The Great Pumpkin

Posted on October 27, 2015 by Brynna Gabrielson

The Great PumpkinOctober is quickly whizzing by, and before we know it, Halloween will be here bringing with it spooky costumes, yummy treats, and bright orange pumpkins.
While you may be buying pumpkins for the sole purpose of carving them into scary faces to decorate your front steps and window sills on Halloween, the pumpkin's usefulness far surpasses the role of jack-o-lantern.  Pumpkin is a fantastic ingredient that can be used in dishes both sweet and savoury and, even better, pumpkins are rife with nutrients that provide excellent health benefits.

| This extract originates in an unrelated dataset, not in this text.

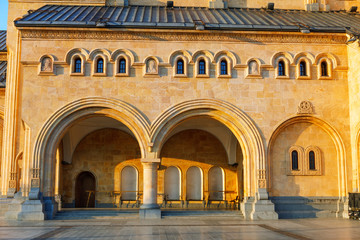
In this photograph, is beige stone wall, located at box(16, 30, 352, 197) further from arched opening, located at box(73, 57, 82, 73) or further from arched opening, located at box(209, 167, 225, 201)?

Support your immune system

Like carrots and other richly coloured fruits and vegetables, pumpkin is high in beta carotene.  Our bodies convert beta carotene to vitamin A, which keeps our immune systems healthy1. As well, it promotes good vision and general health. A one cup serving of mashed pumpkin contains 245% of our daily vitamin A requirement2.  Additionally, that same cup of pumpkin will supply 19% of our daily vitamin C requirement.

Feel fuller, longer

Fibre is an important part of our diets, and one that we don't often get enough of. It's recommended that adults consume at least 18g of fibre per day, and for good reason. In addition to helping us feel fuller for longer, it can help reduce cholesterol and the risk of getting diabetes3. With only 49 calories and 0g of fat, one cup of pumpkin provides 3g of fibre2, more than 10% of our daily requirement.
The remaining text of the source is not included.